# Assignment
Pictures in the entries below are excluded; copy only the lines from the one containing "Fototapeta Jasne tło" to the one containing "Men's Emoji T-Shirt", both included.

# Data shown
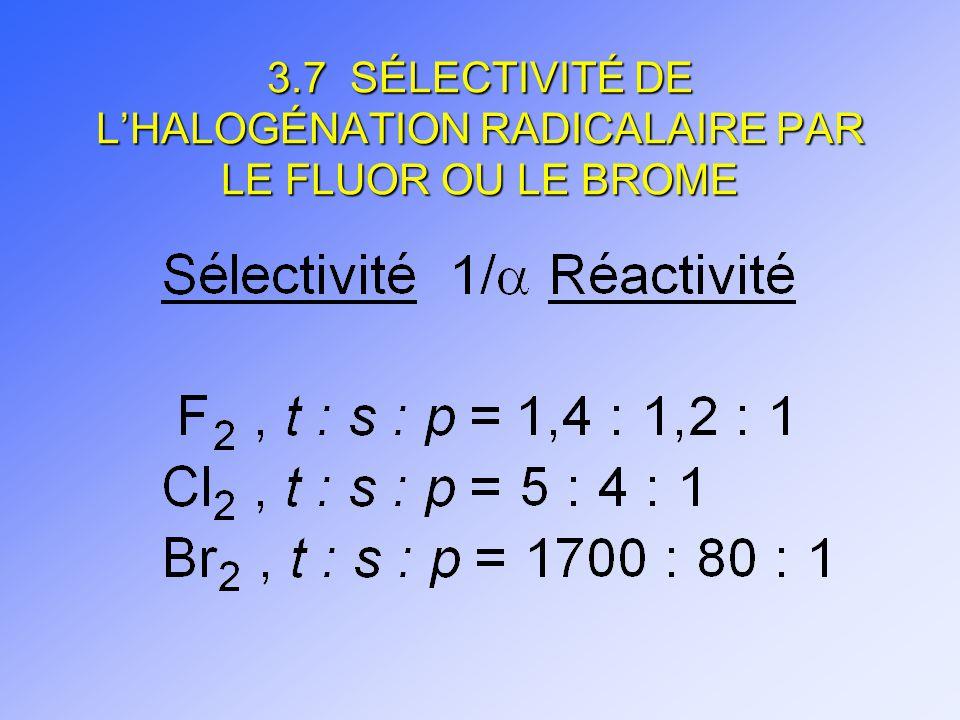 3.7 SÉLECTIVITÉ DE L'HALOGÉNATION RADICALAIRE PAR LE FLUOR OU LE BROME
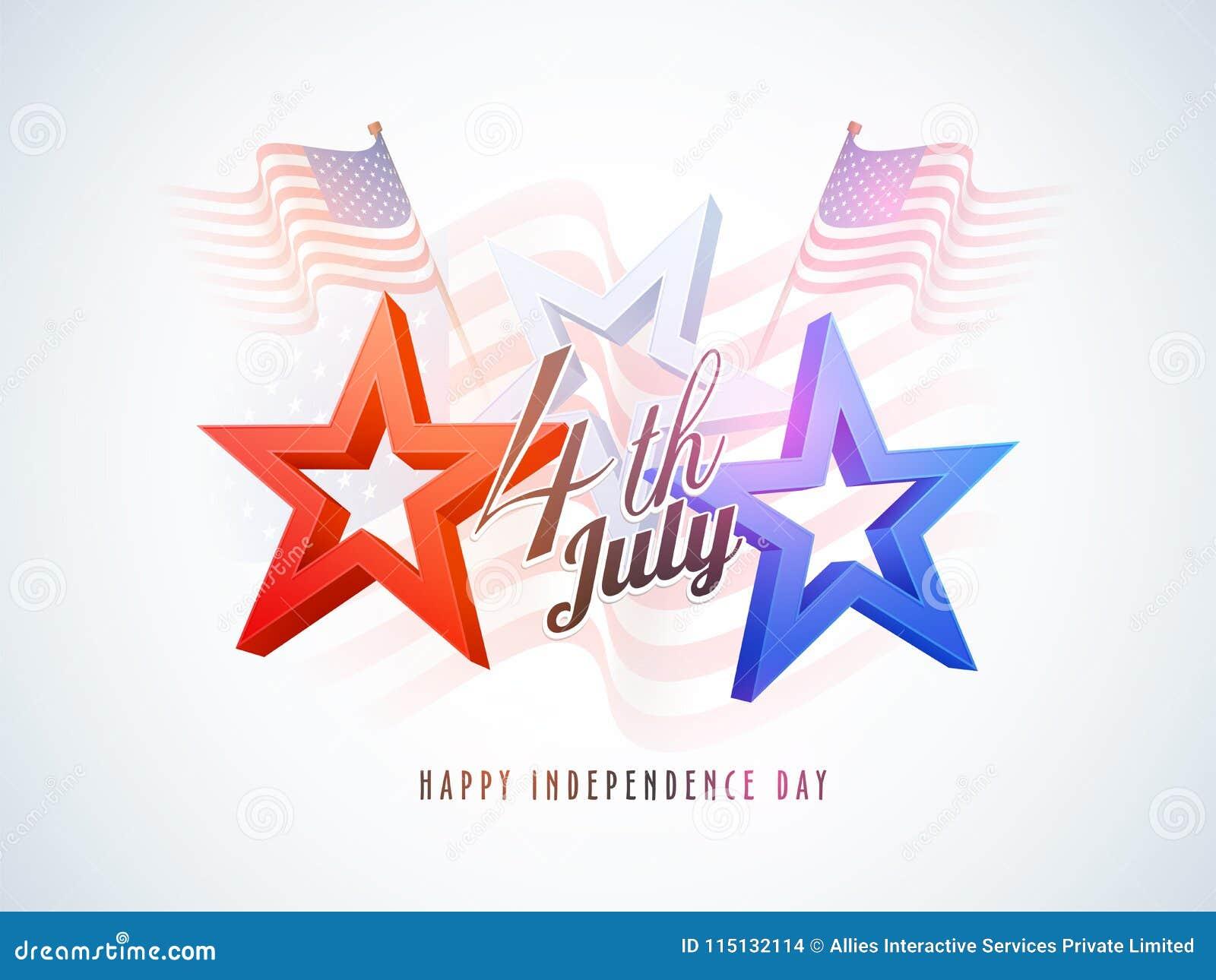 4o julho, conceito da celebração com estrelas, bandeiras de ondulação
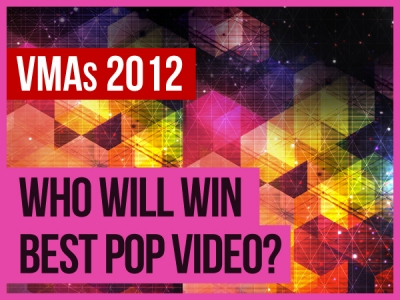 best pop video mtv video music awards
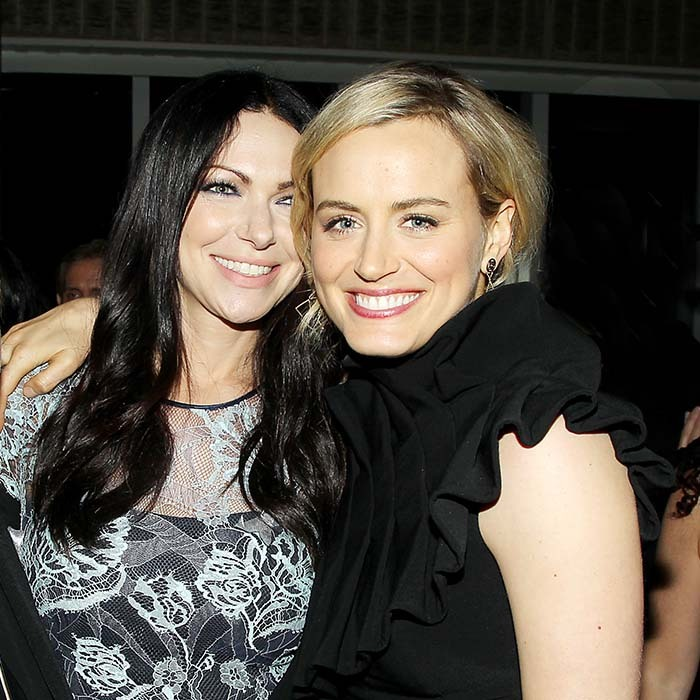 <i>Orange is the New Black</i>'s Laura Prepon and Taylor Schilling were all smiles at the show's fourth season premiere in New York. 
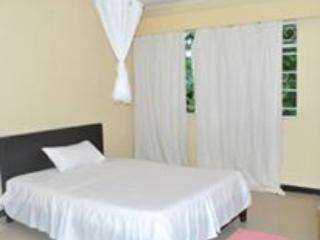 Cozy 2 bedroom Condo in Blantyre - Blantyre vacation rentals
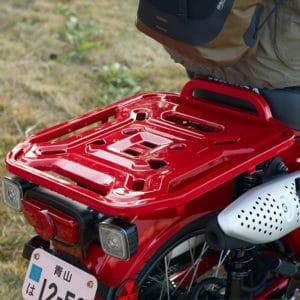 New Honda CT125 Resmi Diluncurkan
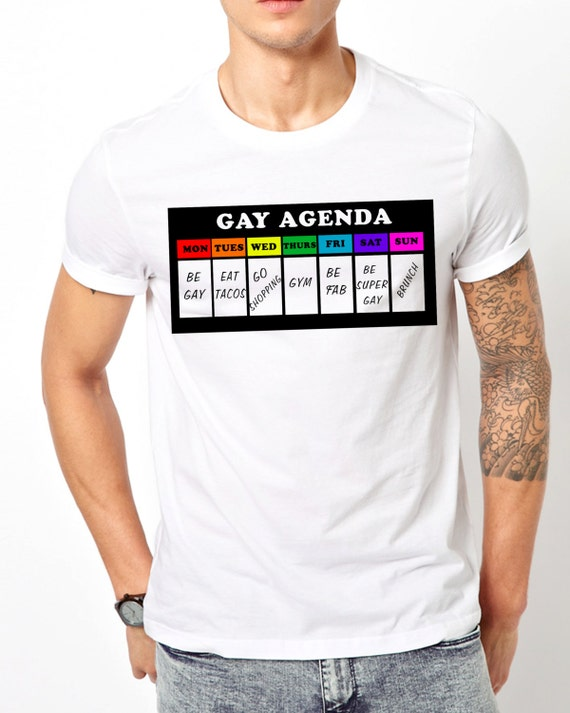 southern gay pride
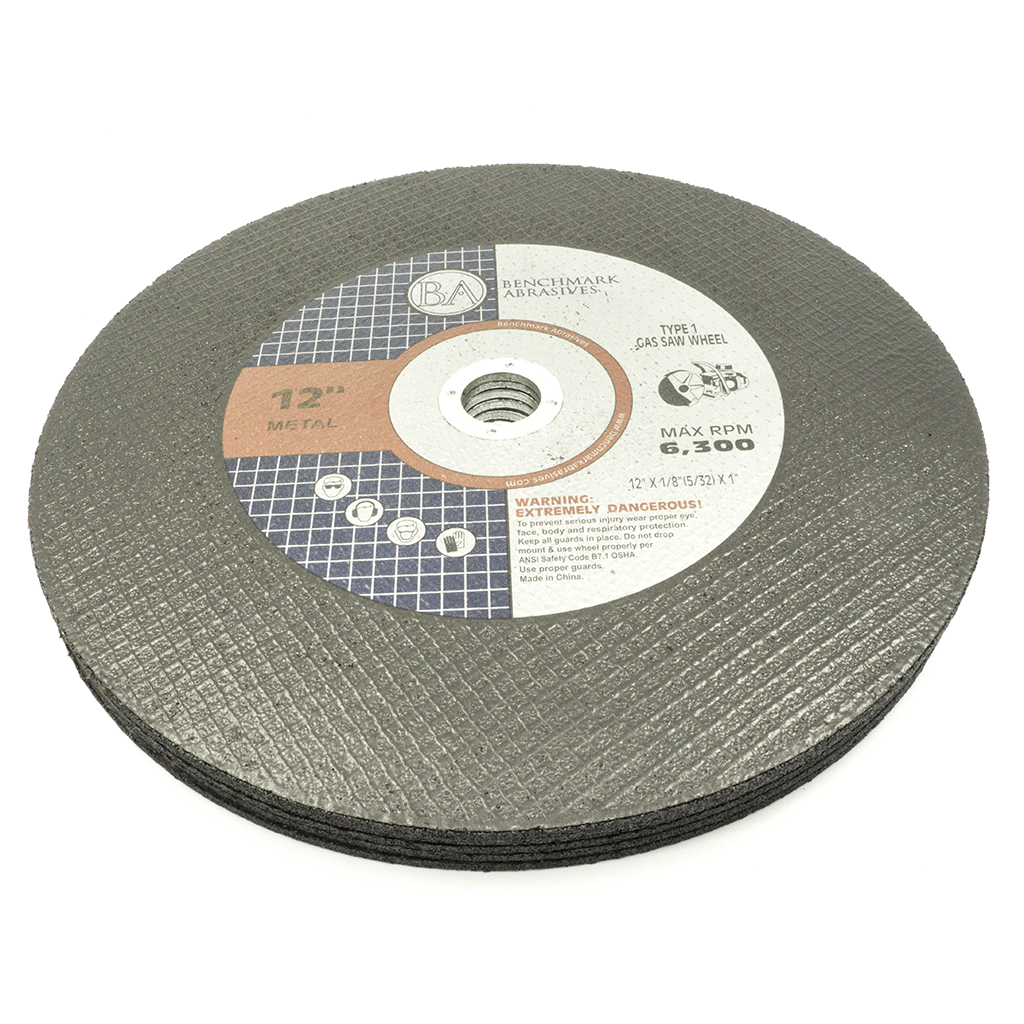 "12"" x 1/8"" (5/32"") x 1"" T1 High Speed Gas Saw Wheel - 10 Pack"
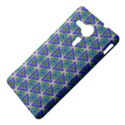 Colorful Retro Geometric Pattern Sony Xperia SP View4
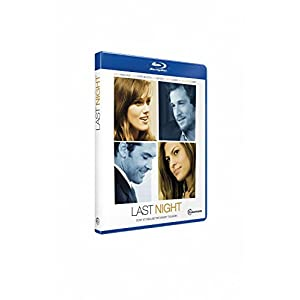 Last Night [Blu-ray]
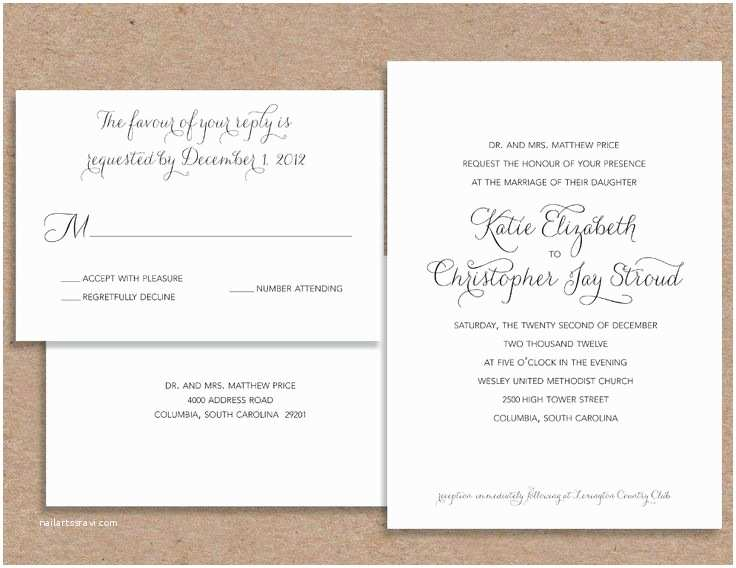 Wedding Invitation Wording Couple Hosting 1000 Ideas About Casual Wedding Invitations On Pinterest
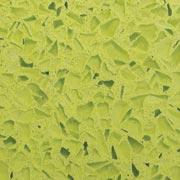 60A-G (Apple Green)
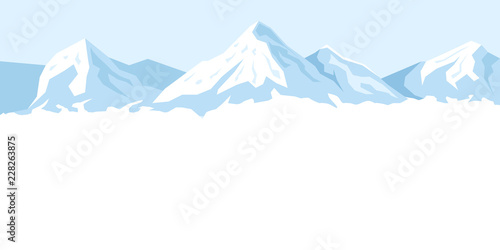 Fototapeta Jasne tło z górami rysunkowa/graficzna XXL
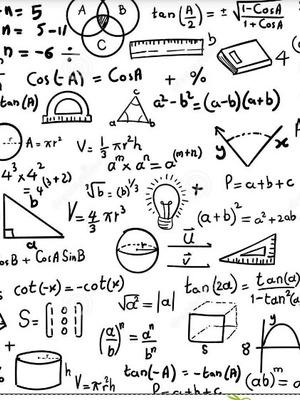 Clases Particulares De Matemática - Rosario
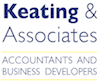 Grow Accounting logo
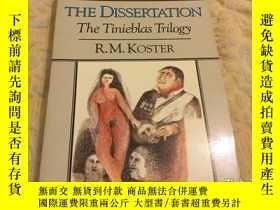 二手書博民逛書店The罕見Dissertation: A Novel (Nort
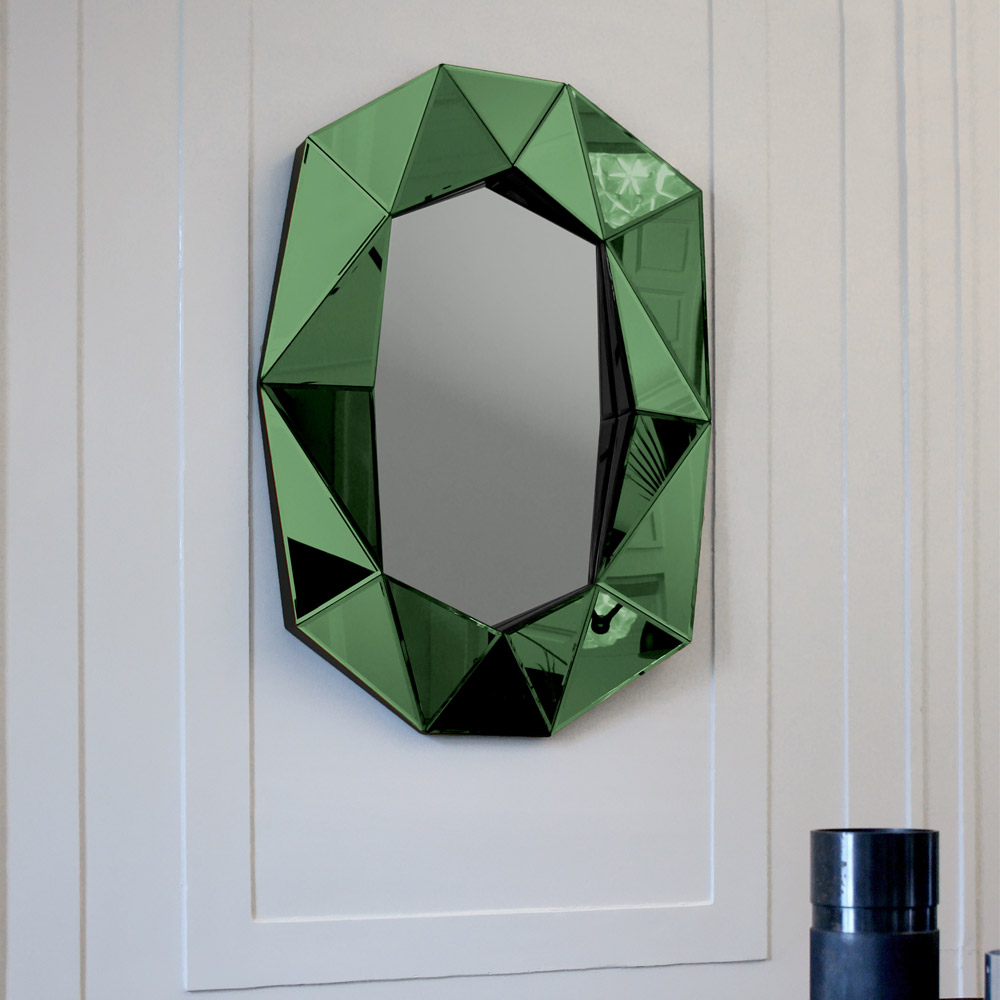 Diamond Mirror Casarredo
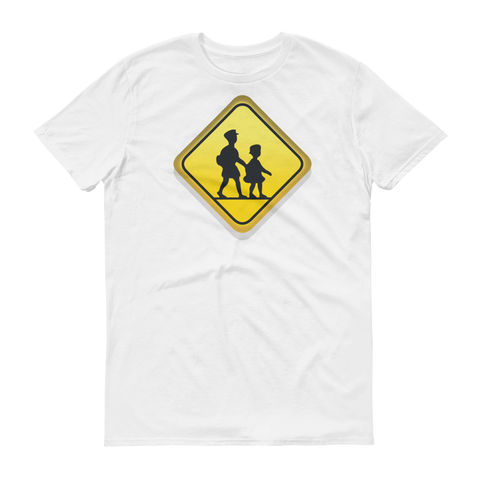 Men's Emoji T-Shirt - Children Crossing-Just Emoji
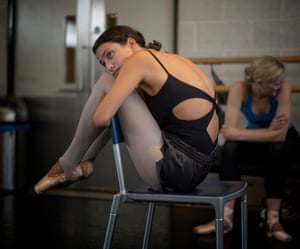 Adriana Lizardi, trained in Puerto Rico, currently dancing with the English National Ballet.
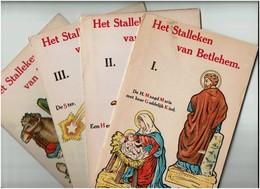 Het Stalleken Van Betlehem - Christmas Crib - Nativity Scene - Crêche De Noël à Monter En Carton - Découpage - 13 Scans - Autres Collections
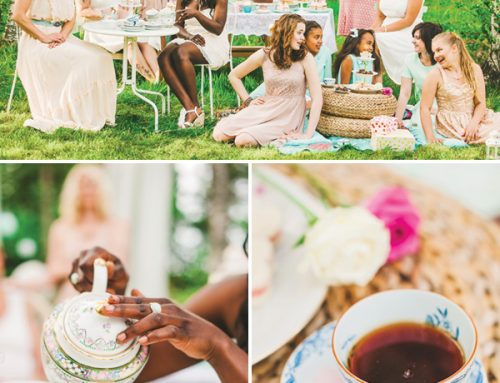 Charming & Lovely Ladies' Garden Tea Party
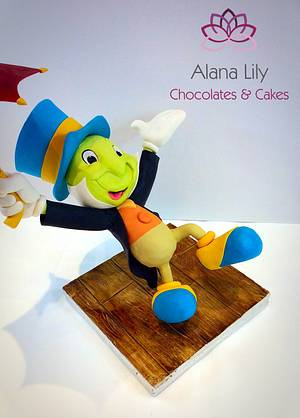 When You Wish Upon a Star collab.....Jiminy Cricket - Cake by Alana Lily Chocolates & Cakes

# Task answer
 Fototapeta Jasne tło z górami rysunkowa/graficzna XXL
 Clases Particulares De Matemática - Rosario
 Grow Accounting logo
 二手書博民逛書店The罕見Dissertation: A Novel (Nort
 Diamond Mirror Casarredo
 Men's Emoji T-Shirt - Children Crossing-Just Emoji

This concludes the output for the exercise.